→ PROBLEM
Each record below should be set down exactly.

→ EXCERPTED DATA
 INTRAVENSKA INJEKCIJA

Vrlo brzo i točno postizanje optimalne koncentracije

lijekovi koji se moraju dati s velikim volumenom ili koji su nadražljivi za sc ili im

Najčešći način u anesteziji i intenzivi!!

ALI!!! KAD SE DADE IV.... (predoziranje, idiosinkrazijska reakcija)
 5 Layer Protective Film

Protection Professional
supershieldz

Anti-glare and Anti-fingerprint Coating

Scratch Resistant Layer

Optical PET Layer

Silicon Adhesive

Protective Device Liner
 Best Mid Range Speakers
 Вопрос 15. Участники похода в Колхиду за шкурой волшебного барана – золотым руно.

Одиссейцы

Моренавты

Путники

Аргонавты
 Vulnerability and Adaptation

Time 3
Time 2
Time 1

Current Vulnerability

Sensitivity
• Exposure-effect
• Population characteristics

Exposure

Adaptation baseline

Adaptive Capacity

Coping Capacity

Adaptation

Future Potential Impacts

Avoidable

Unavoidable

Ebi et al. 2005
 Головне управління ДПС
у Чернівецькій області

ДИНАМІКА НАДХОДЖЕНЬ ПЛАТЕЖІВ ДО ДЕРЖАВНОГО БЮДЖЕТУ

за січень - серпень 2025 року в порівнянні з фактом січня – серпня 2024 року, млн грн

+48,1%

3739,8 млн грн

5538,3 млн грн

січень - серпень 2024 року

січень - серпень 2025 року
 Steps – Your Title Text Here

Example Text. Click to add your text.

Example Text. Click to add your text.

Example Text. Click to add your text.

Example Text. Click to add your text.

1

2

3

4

→ RESULT
 INTRAVENSKA INJEKCIJA

Vrlo brzo i točno postizanje optimalne koncentracije

lijekovi koji se moraju dati s velikim volumenom ili koji su nadražljivi za sc ili im

Najčešći način u anesteziji i intenzivi!!

ALI!!! KAD SE DADE IV.... (predoziranje, idiosinkrazijska reakcija)
 5 Layer Protective Film

Protection Professional
supershieldz

Anti-glare and Anti-fingerprint Coating

Scratch Resistant Layer

Optical PET Layer

Silicon Adhesive

Protective Device Liner
 Best Mid Range Speakers
 Вопрос 15. Участники похода в Колхиду за шкурой волшебного барана – золотым руно.

Одиссейцы

Моренавты

Путники

Аргонавты
 Vulnerability and Adaptation

Time 3
Time 2
Time 1

Current Vulnerability

Sensitivity
• Exposure-effect
• Population characteristics

Exposure

Adaptation baseline

Adaptive Capacity

Coping Capacity

Adaptation

Future Potential Impacts

Avoidable

Unavoidable

Ebi et al. 2005
 Головне управління ДПС
у Чернівецькій області

ДИНАМІКА НАДХОДЖЕНЬ ПЛАТЕЖІВ ДО ДЕРЖАВНОГО БЮДЖЕТУ

за січень - серпень 2025 року в порівнянні з фактом січня – серпня 2024 року, млн грн

+48,1%

3739,8 млн грн

5538,3 млн грн

січень - серпень 2024 року

січень - серпень 2025 року
 Steps – Your Title Text Here

Example Text. Click to add your text.

Example Text. Click to add your text.

Example Text. Click to add your text.

Example Text. Click to add your text.

1

2

3

4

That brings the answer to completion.